At a Fair Work Commission hearing held last week to determine the appropriate orders (referred to as ‘anti-bullying orders’) to be made against an Adelaide restaurant, the Commission concluded that no order should be made. This occurred despite the Commission finding in November last year that a catering assistant at the restaurant had been bullied in her employment.
The Commission based its recent decision on the ‘positive steps’ taken by the employer since the bullying finding. After the original decision in 2015, the restaurant had implemented procedures for dealing with bullying complaints and bullying training. These measures ultimately saved it further time, costs, and embarrassment.
Of course, if these measures had been put in place before the initial bullying complaint, it is possible the bullying wouldn’t have taken place in the first place and the Commission wouldn’t have made a finding of bullying against the employer. So although the restaurant has avoided an anti-bullying order by rolling out anti-bullying procedures and training, it could have avoided the business and legal costs of bullying litigation if it had instituted these measures earlier.

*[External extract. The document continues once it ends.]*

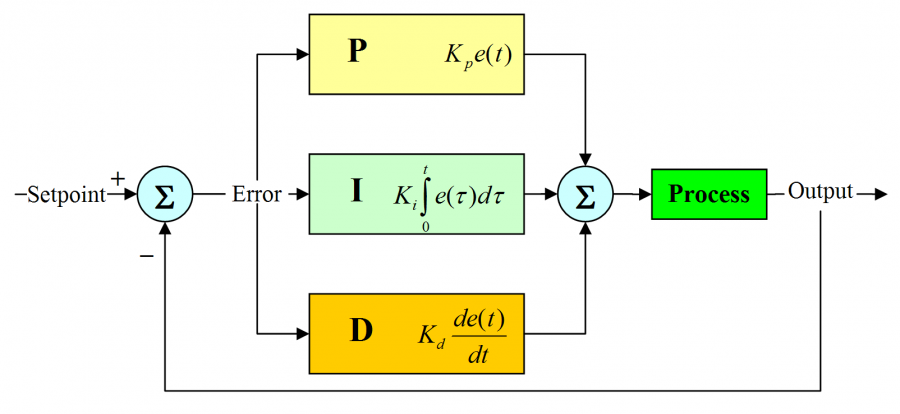 Schéma PID regulátoru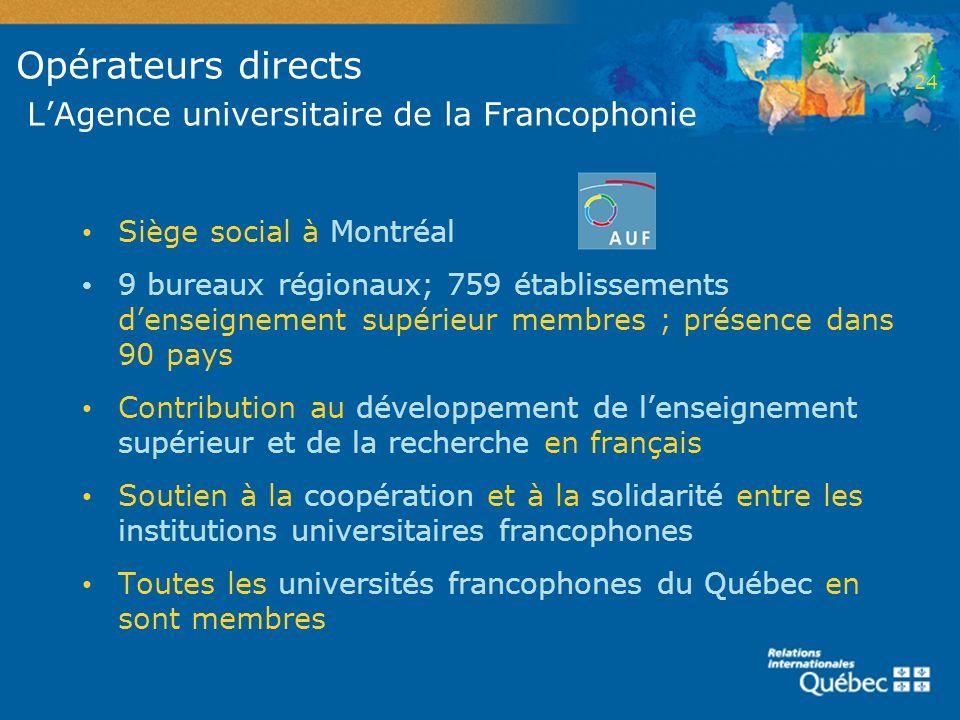 Opérateurs directs LAgence universitaire de la Francophonie Siège social à Montréal 9 bureaux régionaux; 759 établissements denseignement supérieur me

In a significant development for all employers, the Commission also considered the possibility of restoring the leave balance of employees who have had to take time of work because of bullying and harassment. The employee in this case did not make this claim in the end, but the Commission nonetheless indicated that there are opportunities for employees alleging bullying at work to make this claim in future.
Yet again, the Commission sends a resounding message to organisations. Procedures and training are essential for employers to avoid liability for unlawful behaviour and the related penalties.